Si tratterà di un suicidio o di una fake news, di una realtà, oppure di un espediente d’invenzione tecnologica, cinematografica? Sapendo come in Iran l’arte cinematografica sia altamente rispettata, ma egualmente osteggiata perché perturbatrice dell’ordine sociale… Ai due non rimarrà che avviarsi verso Marzieh, uno di quei villaggi sperduti nelle montagne tanto cari a Abbas Kiarostami, cineasta da sempre innamorato delle dimensioni dell’anima. E sebbene quello spazio non possa che richiamare alla mente il sottofondo di tanti capolavori dell’autore de E la vita continua o Il sapore della ciliegia, Panahi abbraccia subito un altro tono, splendidamente rigoroso nelle immagini, certamente non noncurante nei confronti di una possibile tragedia latente. Ma assai più disinvolto, a tratti quasi umoristico, deliziosamente libero. Siamo all’omaggio: ma a partire da quel momento sarà il tono di Panahi ad imporsi, mettendo in luce il contrasto tra la grande popolarità dell’attrice Benaziah Jafari tra la popolazione (dalla semplicità arcaica) e una permanente diffidenza. Che il regista, grazie all’insolente ironia nell’osservazione della società che lo circonda, manipola a meraviglia.
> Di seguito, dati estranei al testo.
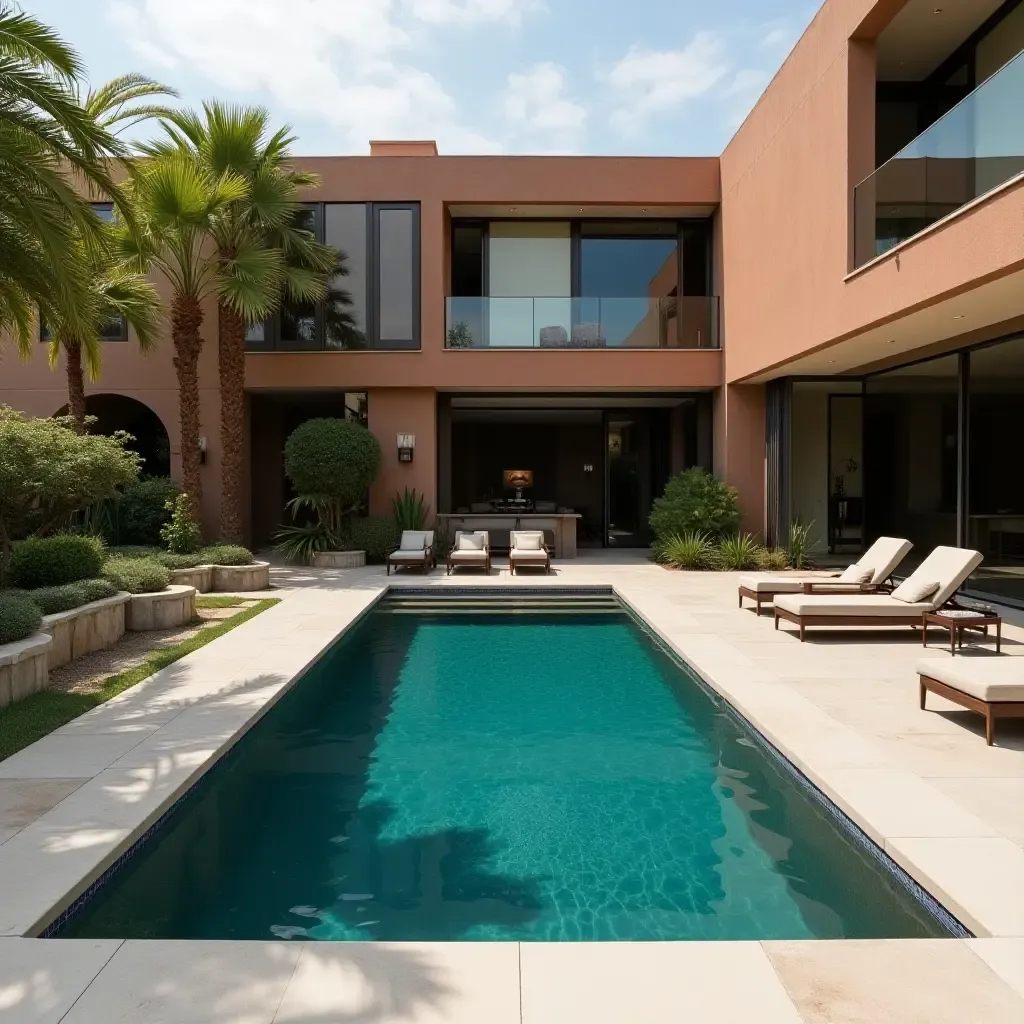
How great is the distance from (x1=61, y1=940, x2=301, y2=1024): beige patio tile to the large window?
533 inches

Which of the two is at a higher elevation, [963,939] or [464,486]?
[464,486]

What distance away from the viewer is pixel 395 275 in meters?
15.5

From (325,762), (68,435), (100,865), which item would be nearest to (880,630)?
(325,762)

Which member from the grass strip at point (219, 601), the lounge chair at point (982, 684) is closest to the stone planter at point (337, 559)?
the grass strip at point (219, 601)

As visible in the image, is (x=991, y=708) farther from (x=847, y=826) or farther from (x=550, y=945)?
(x=550, y=945)

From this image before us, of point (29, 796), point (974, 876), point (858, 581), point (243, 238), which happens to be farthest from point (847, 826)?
point (243, 238)

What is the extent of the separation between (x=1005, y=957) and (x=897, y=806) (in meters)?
1.22

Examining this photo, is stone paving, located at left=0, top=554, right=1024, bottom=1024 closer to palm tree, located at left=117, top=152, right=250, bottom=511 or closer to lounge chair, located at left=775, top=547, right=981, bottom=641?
lounge chair, located at left=775, top=547, right=981, bottom=641

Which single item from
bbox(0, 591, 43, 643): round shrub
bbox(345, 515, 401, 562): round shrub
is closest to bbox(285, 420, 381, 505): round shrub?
bbox(345, 515, 401, 562): round shrub

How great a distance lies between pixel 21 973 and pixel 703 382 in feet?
47.3

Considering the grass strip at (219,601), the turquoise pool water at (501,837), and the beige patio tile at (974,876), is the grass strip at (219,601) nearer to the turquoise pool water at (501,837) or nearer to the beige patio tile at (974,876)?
the turquoise pool water at (501,837)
*** Les Eternels (Uomini e donne di fiumi e laghi), di Jia Zhang-ke, con Zhao Tao, Liao Fan (Cina, 2018)

Jia Zhang-ke continua a parlare della Cina, e di come si stiano trasformando la società, l’economia e di conseguenza la moralità dei propri abitanti. Di una migrazione, intima e più concreta nello spazio, come vana soluzione a una perenne situazione di sottomissione dell’individuo. E, come sempre, il fascino di questa sua visione nasce dal connubio fra il documento più reale e la finzione a tratti più crudele. Così come in questa storia, che inizia nella zona mineraria di Datong di recente impoverita, e dove Qiao, la donna del capo gang locale, tenterà d’imbrigliare le carte di una condizione destinata ad essere eterna. Un arduo cammino, che per Qiao inizierà male: per proteggere il suo capo banda Bin durante una rissa, sparerà a vuoto sugli assalitori. Ma in Cina non si va per il sottile: Qiao prende cinque di anni di prigione. Al suo ritorno nulla sarà come prima, anche perché il film si sarà protratto sull’arco di quasi 20 anni. Zhangke ha recuperato materiale scartato in Piaceri sconosciuti, Still Life, fino a Al di là delle montagne, per dimostrare come in un Paese di furibonda espansione l’ambiente, ma anche gli individui mutino. Un mix di noir e fantascienza, commedia musicale e documentario illuminato, oltre che dall’arte del cineasta, dalla presenza di quella che è la sua donna dal 2000 di Platform: la magnetica e inconfondibile Zhao Tao.